COMPITO 1 =
Secondo l'articolo su Tiziano Paloni, in quale reparto si trova ricoverato l'uomo?
COMPITO 2 =
Prosegui per favore l'articolo su Tiziano Paloni a partire dall'ultima frase riportata.

TESTO MOSTRATO =
<<<<

La notizia è un pugno nello stomaco, l'ennesima vergogna che emerge dal buco nero della dignità umana che sono le carceri Italiane.
Tiziano Paloni, 40 anni, è sospeso tra la vita e la morte nel reparto di terapia intensiva dello Spallanzani.
La sua colpa? Essere detenuto a Regina Coeli, in attesa di giudizio, e aver contratto lì dentro una meningite neisseria devastante.
Un uomo entrato in carcere è ora in coma, intubato, in isolamento.
La sua famiglia, straziata, implora un miracolo e chiede che l'orrore subito da Tiziano sia reso pubblico, perché questo scempio non deve ripetersi.
Ma siamo onesti: quello di Tiziano non è un caso isolato.
È il sintomo purulento di un sistema carcerario marcio, disumano, che condanna a morte chi dovrebbe semplicemente custodire.
Il silenzio complice delle ASL e la fabbrica di malattie chiamata carcere
La domanda brucia sulla lingua: come è possibile che le ASL locali continuino a concedere il nulla osta a strutture fatiscenti, sudicie, sovraffollate, vere e proprie bombe batteriologiche?

>>>>

DATI FORNITI =
<<<<

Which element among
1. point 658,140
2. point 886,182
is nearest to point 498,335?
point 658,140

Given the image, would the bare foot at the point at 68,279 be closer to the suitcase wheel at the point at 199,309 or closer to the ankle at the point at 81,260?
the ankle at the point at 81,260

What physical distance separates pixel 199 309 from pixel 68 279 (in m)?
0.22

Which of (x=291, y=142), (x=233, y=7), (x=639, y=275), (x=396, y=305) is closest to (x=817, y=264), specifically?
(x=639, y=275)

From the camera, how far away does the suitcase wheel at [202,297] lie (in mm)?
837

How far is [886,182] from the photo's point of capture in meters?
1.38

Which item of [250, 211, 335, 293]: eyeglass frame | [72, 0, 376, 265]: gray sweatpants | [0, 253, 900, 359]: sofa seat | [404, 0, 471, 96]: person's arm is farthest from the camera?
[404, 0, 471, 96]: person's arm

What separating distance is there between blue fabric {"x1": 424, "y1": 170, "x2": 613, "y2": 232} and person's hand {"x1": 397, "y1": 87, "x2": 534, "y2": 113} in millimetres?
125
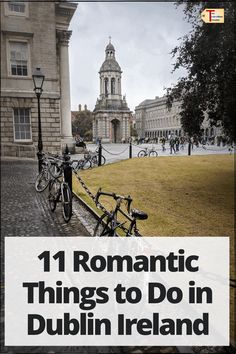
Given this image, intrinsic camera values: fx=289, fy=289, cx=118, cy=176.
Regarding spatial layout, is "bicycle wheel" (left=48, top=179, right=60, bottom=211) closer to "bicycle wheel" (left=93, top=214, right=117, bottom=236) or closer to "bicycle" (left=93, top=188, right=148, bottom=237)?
"bicycle wheel" (left=93, top=214, right=117, bottom=236)

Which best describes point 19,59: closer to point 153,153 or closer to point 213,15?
point 153,153

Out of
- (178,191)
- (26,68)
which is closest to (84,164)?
(178,191)

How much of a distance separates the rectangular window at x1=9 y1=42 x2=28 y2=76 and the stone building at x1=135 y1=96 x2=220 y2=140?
1231 centimetres

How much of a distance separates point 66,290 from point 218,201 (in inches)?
76.1

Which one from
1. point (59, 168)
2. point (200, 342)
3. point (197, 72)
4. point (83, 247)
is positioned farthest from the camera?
point (59, 168)

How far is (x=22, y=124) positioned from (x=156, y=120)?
1171 centimetres

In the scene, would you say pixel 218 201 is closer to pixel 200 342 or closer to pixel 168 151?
pixel 168 151

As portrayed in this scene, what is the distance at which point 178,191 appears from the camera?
304 cm

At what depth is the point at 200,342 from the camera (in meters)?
1.89

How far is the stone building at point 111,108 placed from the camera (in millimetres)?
2670

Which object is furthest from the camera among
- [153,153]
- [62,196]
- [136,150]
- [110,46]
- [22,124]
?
[22,124]

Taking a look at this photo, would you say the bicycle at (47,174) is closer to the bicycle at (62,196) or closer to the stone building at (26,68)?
the bicycle at (62,196)

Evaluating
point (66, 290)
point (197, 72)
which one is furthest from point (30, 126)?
point (66, 290)

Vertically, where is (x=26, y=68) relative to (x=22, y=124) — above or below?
above
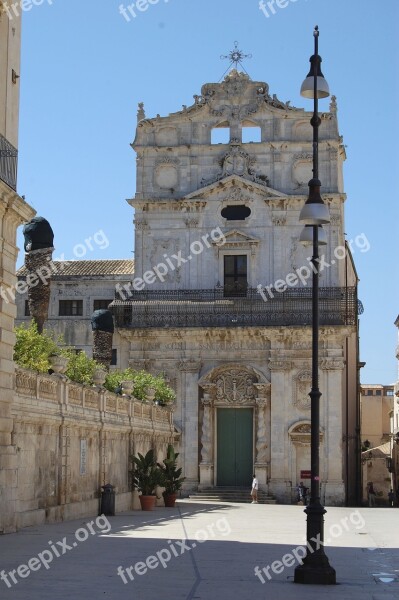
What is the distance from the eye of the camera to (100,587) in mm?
13430

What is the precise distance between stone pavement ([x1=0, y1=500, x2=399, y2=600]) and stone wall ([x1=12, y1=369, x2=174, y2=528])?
30.1 inches

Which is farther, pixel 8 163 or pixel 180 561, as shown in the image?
pixel 8 163

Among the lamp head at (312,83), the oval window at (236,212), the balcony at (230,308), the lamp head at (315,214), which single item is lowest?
the lamp head at (315,214)

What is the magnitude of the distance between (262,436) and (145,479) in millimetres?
14996

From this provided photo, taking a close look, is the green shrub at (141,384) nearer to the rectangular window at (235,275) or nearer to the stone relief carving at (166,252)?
the stone relief carving at (166,252)

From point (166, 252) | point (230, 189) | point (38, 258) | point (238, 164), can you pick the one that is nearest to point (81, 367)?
point (38, 258)

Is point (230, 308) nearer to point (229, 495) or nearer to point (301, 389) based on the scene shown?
point (301, 389)

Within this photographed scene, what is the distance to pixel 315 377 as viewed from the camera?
16.1m

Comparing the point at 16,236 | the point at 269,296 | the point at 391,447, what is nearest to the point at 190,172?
the point at 269,296

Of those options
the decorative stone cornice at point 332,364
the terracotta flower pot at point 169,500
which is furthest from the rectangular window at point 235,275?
the terracotta flower pot at point 169,500

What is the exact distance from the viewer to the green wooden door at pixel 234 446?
4881 centimetres

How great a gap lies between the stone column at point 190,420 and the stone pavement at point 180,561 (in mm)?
21087

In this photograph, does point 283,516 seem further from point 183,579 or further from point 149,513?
point 183,579

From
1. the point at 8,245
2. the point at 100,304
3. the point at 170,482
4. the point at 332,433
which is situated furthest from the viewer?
the point at 100,304
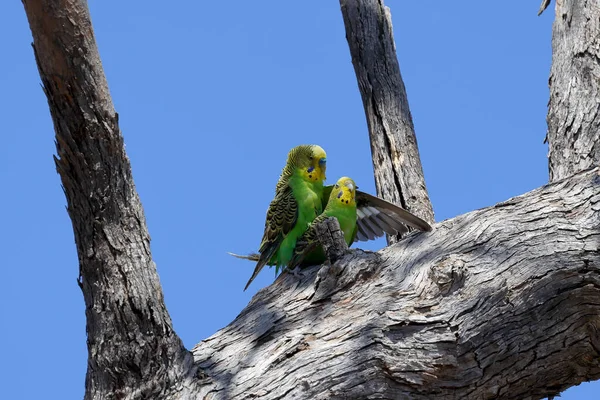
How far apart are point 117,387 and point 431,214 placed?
2.69 m

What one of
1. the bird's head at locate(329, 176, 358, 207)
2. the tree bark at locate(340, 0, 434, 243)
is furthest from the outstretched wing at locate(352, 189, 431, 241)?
the tree bark at locate(340, 0, 434, 243)

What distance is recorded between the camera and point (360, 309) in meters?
4.24

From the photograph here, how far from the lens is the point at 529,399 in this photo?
4.07 metres

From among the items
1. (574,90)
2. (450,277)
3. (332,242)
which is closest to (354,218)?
(332,242)

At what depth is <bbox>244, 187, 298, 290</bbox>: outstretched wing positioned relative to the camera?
5.59 m

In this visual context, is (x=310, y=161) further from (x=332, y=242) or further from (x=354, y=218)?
(x=332, y=242)

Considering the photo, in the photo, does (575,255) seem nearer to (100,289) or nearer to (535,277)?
(535,277)

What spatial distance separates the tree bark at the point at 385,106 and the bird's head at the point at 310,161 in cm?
47

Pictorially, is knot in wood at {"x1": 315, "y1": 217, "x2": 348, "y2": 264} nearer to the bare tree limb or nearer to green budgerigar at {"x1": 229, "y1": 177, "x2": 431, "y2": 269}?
green budgerigar at {"x1": 229, "y1": 177, "x2": 431, "y2": 269}

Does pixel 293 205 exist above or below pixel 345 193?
above

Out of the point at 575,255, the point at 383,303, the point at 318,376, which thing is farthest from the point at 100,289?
the point at 575,255

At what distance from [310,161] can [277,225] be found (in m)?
0.56

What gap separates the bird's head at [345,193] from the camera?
5.35 meters

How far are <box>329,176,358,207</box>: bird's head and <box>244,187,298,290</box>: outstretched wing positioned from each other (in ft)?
1.11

>>>>

RISPOSTA 1 =
Nel reparto di terapia intensiva dello Spallanzani.

RISPOSTA 2 =
Regina Coeli, come troppe altre carceri Italiane, è un inferno sanitario.
Nelle carceri Italiane, proliferano indisturbate malattie come la scabbia, la tubercolosi – condizioni che pensavamo debellate dalla civiltà – e ora, come dimostra il caso di Tiziano, anche la meningite.
Malattie che trovano terreno fertile nel sovraffollamento cronico, nella sporcizia, nell'assenza di condizioni igieniche basilari.
Persone spesso già fragili, con condizioni di salute precarie, vengono gettate in questi gironi infernali, dove ammalarsi non è un'eventualità, ma una quasi certezza.
E la risposta delle autorità sanitarie?
Spesso tardiva, insufficiente, quasi un'alzata di spalle di fronte a una tragedia annunciata.
La profilassi avviata dalla ASL Roma 1 a Regina Coeli dopo il caso di Tiziano suona come una beffa amara.
Non suicidi ma omicidi di stato: La morte per pena è realtà quotidiana
Parliamo chiaro.
Quando sentiamo di suicidi in carcere, non chiamiamoli semplicemente suicidi. Sono omicidi di Stato.
Sono il risultato diretto della disperazione, dell'abbandono, della perdita di ogni speranza in luoghi che annientano l'essere umano.
Ma non si muore solo per mano propria, per disperazione.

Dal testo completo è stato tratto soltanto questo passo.